→ **REQUIRED WORK**:
1) Condense the paragraph beginning "Doesn't matter. Change ordering so that you search checks first" from the chess-programming thread into a short bulleted list that keeps its main points.
2) Reproduce the chess-programming thread verbatim, beginning at the words "I think that" and stopping after "12? significantly faster.".

══ EXCERPT ══

Likelihood of superiority

Discussion of chess software programming and technical issues.

Moderators: hgm, Harvey Williamson, bob

Forum rules
This textbox is used to restore diagrams posted with the [d] tag before the upgrade.
Uri Blass
Posts: 8551
Joined: Wed Mar 08, 2006 11:37 pm
Location: Tel-Aviv Israel

Re: Likelihood of superiority

bob wrote:
Uri Blass wrote:
bob wrote:
Uri Blass wrote: The probabilty is dependent on the change that you make
so you cannot give a general answer to it(different changes mean different apriory knowledge).

Here are 2 examples.

1)Suppose that you do some change in the order of moves and find based on test suite of 1000 positions that the program is 5% faster in getting depth 12.

I think that you can be almost sure that the change is an improvement even without games.
Classic mistake. Just change null-move R=5 and you will get that result (faster time to depth 12). Or change your reduction factor to 3 or 4 or 5. Ditto. Is the program actually stronger? almost certainly not. Is it faster to depth 12? significantly faster.
I talked about change that is only in order of moves
R=5 in null move is a different type of change.

I did not claim that getting depth 12 faster is always better but if you get depth 12 faster only by changing the order of moves(no change in extensions or reductions) then you probably have an improvement.

Uri
Doesn't matter. Change ordering so that you search checks first. That will help most tactical positions go by faster. But the program will play worse overall. The rule is that changing ordering can change the time, but not the score, with normal alpha/beta. Of course with today's programs the scores can change a bit too. But faster needs to be faster in game positions. Using non-game test positions will most likely distort the result, and in the wrong direction.
The test positions clearly can come from games
I did not think about tactical suite.

If the target is only to get depth 12 and not to find a specific move then it does not make sense to use tactical test suite.

Zach Wegner
Posts: 1922
Joined: Wed Mar 08, 2006 11:51 pm
Location: Earth
Contact:

Re: Likelihood of superiority

Rémi Coulom wrote:It is even simpler if you know the Gaussian joint distribution of the two ratings: any linear combination of ratings is also Gaussian, so the difference of ratings is Gaussian, and its variance can be computed from the joint variance. So estimating the LOS only consists in ERF((Y-X)/sigma) or something like that. This is how it is computed in bayeselo.
Really? The CBradleyTerry::ComputeCovariance() seemed pretty complicated, I stopped trying to understand it

I see what you are saying though, that's much simpler. I was hoping you might chime in here

mcostalba
Posts: 2684
Joined: Sat Jun 14, 2008 7:17 pm

Re: Likelihood of superiority

Rémi Coulom wrote:
Note 1: draws do not count
Thanks a lot ! I was looking for something like this. But I have a big question: How draws do not count ?

I mean I could have in A vs A' 1 win, 0 loss or I could have 1 win 300 draws 0 loss. What we can infere in the two cases is totally different.

═══
══ GIVEN DATA ══

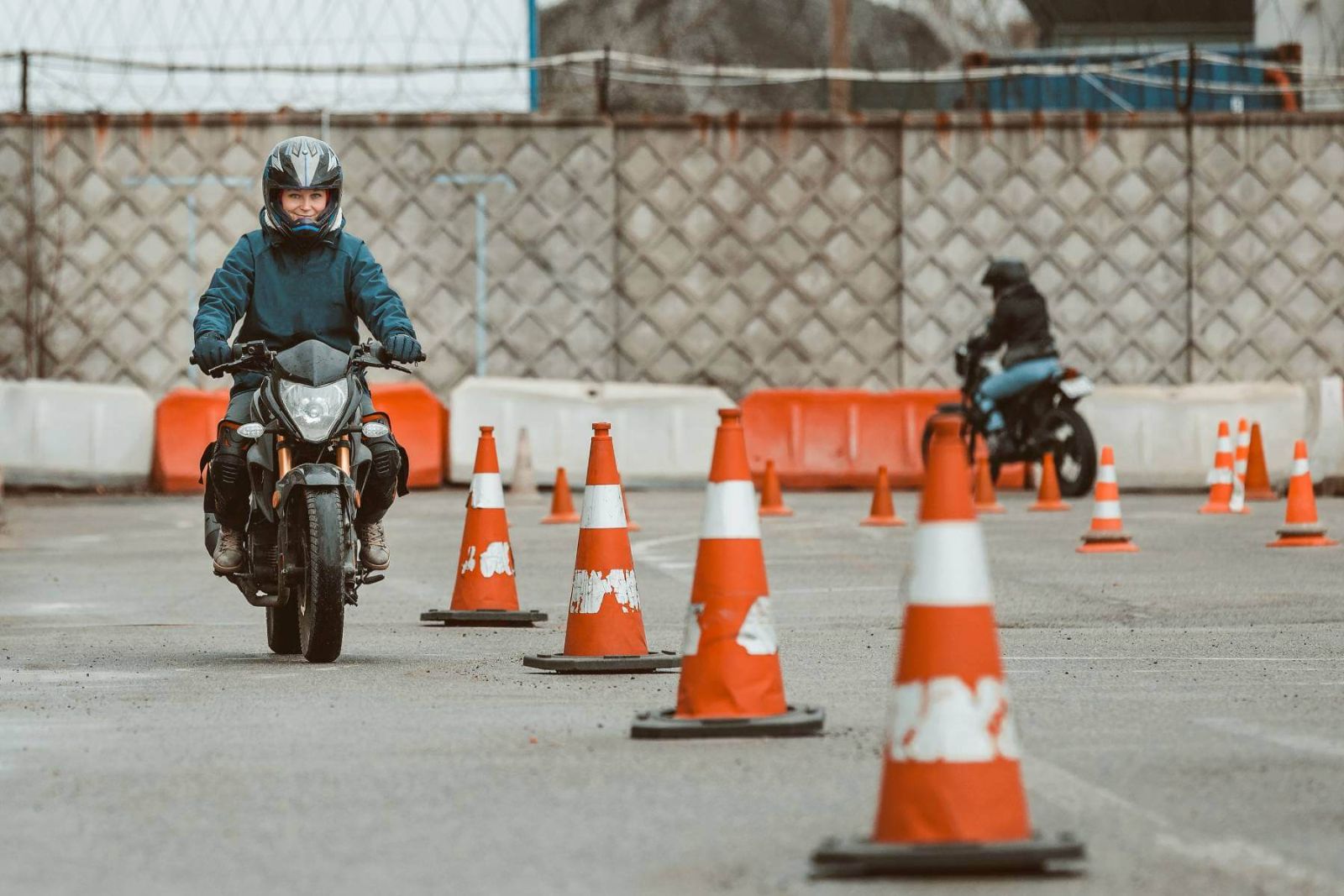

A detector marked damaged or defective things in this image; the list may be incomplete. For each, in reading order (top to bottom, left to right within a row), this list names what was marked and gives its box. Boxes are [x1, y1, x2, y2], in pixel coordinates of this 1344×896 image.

rusty metal pole [822, 0, 843, 113]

═══

→ **OUTPUTS FOR THE TASKS**:
1)
- Searching checks first speeds up most tactical positions, but the program plays worse overall.
- With normal alpha/beta, changing move ordering changes the time but not the score. Today's programs can show small score changes as well.
- A speedup must hold in game positions. Non-game test positions will most likely distort the result, and in the wrong direction.

2)
I think that you can be almost sure that the change is an improvement even without games.
Classic mistake. Just change null-move R=5 and you will get that result (faster time to depth 12). Or change your reduction factor to 3 or 4 or 5. Ditto. Is the program actually stronger? almost certainly not. Is it faster to depth 12? significantly faster.